提示文:
▼

ザ・ダイバー

2009年9月20日 演劇
東京芸術劇場小ホールにて、「ザ・ダイバー」を観劇してまいりました。


野田秀樹が官営劇場である東京芸術劇場の芸術監督に就任した記念プログラムのひとつとして上演された作品。昨夏ロンドンで初演(ロンドンキャスト)され、その後日本でも上演されましたが、そのときはチケットが手に入らず観られなかった作品。
今回は日本キャストということで、大竹しのぶ・渡辺いっけい・北村有起哉+初演から引き続き野田自身、という超豪華キャスト。



放火殺人(子供二人)の容疑で拘束され、尋問を受けている一人の女(大竹しのぶ)。
恐ろしい鬼警部(渡辺いっけい)と、ちょっとチャラ男っぽいが陰湿な雰囲気のある検察官・北村有起哉)の取調べが連日繰り返されている。しかし、女には犯罪を犯した自覚がなく、多重人格(?)の疑いがあるということで、精神科医(野田秀樹)が呼ばれる。
精神科医は彼女の心の奥に潜り、彼女の真実を見つけ出そうとするー。



ヒトの心を「海」と呼ぶ人は多いですが、この物語は、まさに「心の海に潜る」ダイバーの物語、という表向きの設定と、「海女」という謡曲の裏設定の二重構造になっています。
私は「海女」のことは全然知らなかったのですが、パンフレットによると、藤原不比等の物語だそうですね。州崎の沖の龍に宝物(“面向不背の玉”)を奪われた不比等が、州崎の海女と結婚し、三年間共に暮らして子供をそだてる。その上で、彼は海女に「宝物を奪い取ってきてくれないか」と頼む。龍の宝に手を出せば死は免れないと知りながら、海女は夫に問いかける。「身分卑しい自分の息子でも、あなたは藤原家の嫡男として扱ってくれますか?」と。

▲

記録一覧:
▼

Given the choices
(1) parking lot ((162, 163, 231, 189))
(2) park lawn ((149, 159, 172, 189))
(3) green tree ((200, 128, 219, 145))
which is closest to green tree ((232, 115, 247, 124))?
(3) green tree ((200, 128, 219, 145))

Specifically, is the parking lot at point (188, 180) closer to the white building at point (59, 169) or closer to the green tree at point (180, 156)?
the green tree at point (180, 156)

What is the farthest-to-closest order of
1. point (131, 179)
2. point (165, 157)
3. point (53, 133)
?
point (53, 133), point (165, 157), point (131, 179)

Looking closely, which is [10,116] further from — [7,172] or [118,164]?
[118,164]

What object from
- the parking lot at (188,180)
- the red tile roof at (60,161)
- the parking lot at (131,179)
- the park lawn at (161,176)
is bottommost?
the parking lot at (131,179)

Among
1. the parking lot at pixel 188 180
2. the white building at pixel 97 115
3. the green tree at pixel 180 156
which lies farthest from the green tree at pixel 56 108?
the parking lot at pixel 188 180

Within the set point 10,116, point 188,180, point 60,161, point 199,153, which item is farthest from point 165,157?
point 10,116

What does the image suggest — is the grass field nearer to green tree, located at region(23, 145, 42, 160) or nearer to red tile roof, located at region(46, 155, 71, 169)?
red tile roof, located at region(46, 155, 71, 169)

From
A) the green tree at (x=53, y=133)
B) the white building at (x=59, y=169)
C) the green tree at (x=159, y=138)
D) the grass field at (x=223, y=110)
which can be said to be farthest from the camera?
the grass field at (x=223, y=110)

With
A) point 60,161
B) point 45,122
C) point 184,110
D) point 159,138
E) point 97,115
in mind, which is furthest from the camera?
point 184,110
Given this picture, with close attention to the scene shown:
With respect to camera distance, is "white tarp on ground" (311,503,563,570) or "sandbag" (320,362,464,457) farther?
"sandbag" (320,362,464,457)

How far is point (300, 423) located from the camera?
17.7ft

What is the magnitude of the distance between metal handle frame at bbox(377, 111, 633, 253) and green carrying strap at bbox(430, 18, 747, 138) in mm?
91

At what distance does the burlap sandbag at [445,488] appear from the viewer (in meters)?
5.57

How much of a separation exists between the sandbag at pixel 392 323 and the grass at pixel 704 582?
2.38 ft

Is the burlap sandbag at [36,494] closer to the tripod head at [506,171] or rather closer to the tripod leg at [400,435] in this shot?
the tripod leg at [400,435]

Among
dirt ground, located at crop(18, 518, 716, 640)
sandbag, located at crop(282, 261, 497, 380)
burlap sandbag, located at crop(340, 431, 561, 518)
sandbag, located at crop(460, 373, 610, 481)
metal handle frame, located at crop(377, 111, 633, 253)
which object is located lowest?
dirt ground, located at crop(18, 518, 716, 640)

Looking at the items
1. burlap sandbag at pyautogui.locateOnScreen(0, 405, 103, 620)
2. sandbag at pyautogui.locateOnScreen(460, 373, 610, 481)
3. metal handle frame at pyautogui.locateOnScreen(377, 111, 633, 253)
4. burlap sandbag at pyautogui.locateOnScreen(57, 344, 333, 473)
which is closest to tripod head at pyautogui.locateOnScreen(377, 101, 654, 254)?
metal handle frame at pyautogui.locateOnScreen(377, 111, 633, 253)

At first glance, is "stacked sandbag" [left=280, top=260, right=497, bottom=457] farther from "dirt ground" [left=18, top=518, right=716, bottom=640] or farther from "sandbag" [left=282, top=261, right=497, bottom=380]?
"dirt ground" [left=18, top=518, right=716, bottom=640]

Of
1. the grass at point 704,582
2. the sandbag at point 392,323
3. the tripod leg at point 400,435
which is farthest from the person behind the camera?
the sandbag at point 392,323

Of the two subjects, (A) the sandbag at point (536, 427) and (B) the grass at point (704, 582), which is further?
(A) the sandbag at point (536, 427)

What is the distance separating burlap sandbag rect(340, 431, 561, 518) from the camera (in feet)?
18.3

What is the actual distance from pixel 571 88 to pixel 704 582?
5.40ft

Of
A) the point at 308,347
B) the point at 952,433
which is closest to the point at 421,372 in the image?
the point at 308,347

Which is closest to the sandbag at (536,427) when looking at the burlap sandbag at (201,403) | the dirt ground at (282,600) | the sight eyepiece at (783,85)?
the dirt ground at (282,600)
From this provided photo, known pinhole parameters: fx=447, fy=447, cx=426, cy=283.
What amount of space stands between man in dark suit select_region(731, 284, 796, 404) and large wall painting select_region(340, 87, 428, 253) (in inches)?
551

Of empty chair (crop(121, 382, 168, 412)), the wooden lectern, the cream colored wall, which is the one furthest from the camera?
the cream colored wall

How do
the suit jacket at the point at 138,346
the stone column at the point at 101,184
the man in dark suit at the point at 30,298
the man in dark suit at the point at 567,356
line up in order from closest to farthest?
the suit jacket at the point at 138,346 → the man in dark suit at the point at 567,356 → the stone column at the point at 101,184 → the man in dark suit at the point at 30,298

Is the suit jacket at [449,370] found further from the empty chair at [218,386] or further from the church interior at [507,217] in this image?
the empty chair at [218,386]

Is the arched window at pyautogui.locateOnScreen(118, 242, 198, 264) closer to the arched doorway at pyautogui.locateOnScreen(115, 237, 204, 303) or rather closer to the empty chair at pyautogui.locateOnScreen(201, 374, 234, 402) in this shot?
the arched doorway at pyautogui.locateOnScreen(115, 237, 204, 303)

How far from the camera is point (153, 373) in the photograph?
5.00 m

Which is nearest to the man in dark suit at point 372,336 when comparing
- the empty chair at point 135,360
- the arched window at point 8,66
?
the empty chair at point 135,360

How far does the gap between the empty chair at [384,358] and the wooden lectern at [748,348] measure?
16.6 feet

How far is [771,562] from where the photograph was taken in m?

▲

出題内容 1:
「ザ・ダイバー」の観劇記をもとに、次の問いにそれぞれ答えよ。
(a) 筆者が「ザ・ダイバー」を観劇した劇場はどこか。
(b) 精神科医の役を演じたのは誰か。
(c) 不比等が州崎の沖の龍に奪われた宝物は何と呼ばれているか。
出題内容 2:
「ザ・ダイバー」の観劇記に出演者として名前が挙がる俳優を、演じる役とともにすべて挙げよ。
出題内容 3:
「ザ・ダイバー」の観劇記を、最後の文の後から書き進めよ。

解答例 1:
(a) 東京芸術劇場小ホール
(b) 野田秀樹
(c) 面向不背の玉

解答例 2:
大竹しのぶ(女)
渡辺いっけい(鬼警部)
北村有起哉(検察官)
野田秀樹(精神科医)

解答例 3:
不比等は肯い、約束を交わして潜る妻を見送る。数日後、海女の死体が揚がり、胸を切り裂いた傷の中から、面向不背の玉が出てくる……。


そして、もう一つ、全体を通したモチーフになっている「源氏物語」。「女」は、会社の同僚(?)の「男」(北村)と恋に落ちる。……彼に家庭があるということを、最初は知らずに。
そんな恋を、彼女は「源氏物語」の中のいろんな女性たちのエピソードとして記憶している。時に夕顔、時に明石、そして、時に六条御息所になりきって語る彼女に、精神科医は溜息をこぼす…。




女を自分の思い通りにしようとする男=源氏(北村)に翻弄され、壊れていく「女」。男に言われるままに子供を堕ろし、その罪悪感に押しつぶされて。
「男」の「妻」(野田秀樹)の罵りの言葉に破壊された「女」は、「男」と「妻」が住まうアパート=「家庭」に火をかける。それはたぶん、彼女にとっては悪魔を滅ぼす浄化の炎、葵の上に取り憑いた悪霊を滅ぼそうとする火。彼女自身が既に生霊になっていることに気づきもせずに。
護摩に焚かれた芥子の香りがしみついた身体を引きずって、否定しようとして。彼女は、次々に源氏物語の女性を名乗ってみせる。

それでも、完全に忘れられたわけではなかった。
「四人、死んだわ…」
そんな呟きに、本名の「女」が覗く。けれども、そんな「女」は、あっという間に精神の海の底に沈んでいくーーーー。





終盤、自分の身体に染み付いた芥子の香りに気づいた「女」と問答に持ち込み、“自分が誰なのか”を思い出させようとする精神科医が、「女」の精神の海の深みに共に潜っていく場面。
それまで血のような朱を基調にしていた照明が、ふいに冷たく澄んだアイスブルーに変わり、すべての音源が消えて。二人は共に、ゆっくりと泳ぐ振り付けでスローモーションで動き……

そして。


探していたものを見つけた女が、それを精神科医に差し出す。
それはたぶん、「海女」が探していた“龍玉”。自分の子供の出世を約するもの。だからこそ、あんなにも大切そうに取り出して、自分の全てと共に、差し出して見せる。
自分の精神の、海の底から。


龍玉を受け取った精神科医は、水面を目指して泳ぎーーーそして、産声をあげる。
生まれなかった「女」の、子供たちの替わりに。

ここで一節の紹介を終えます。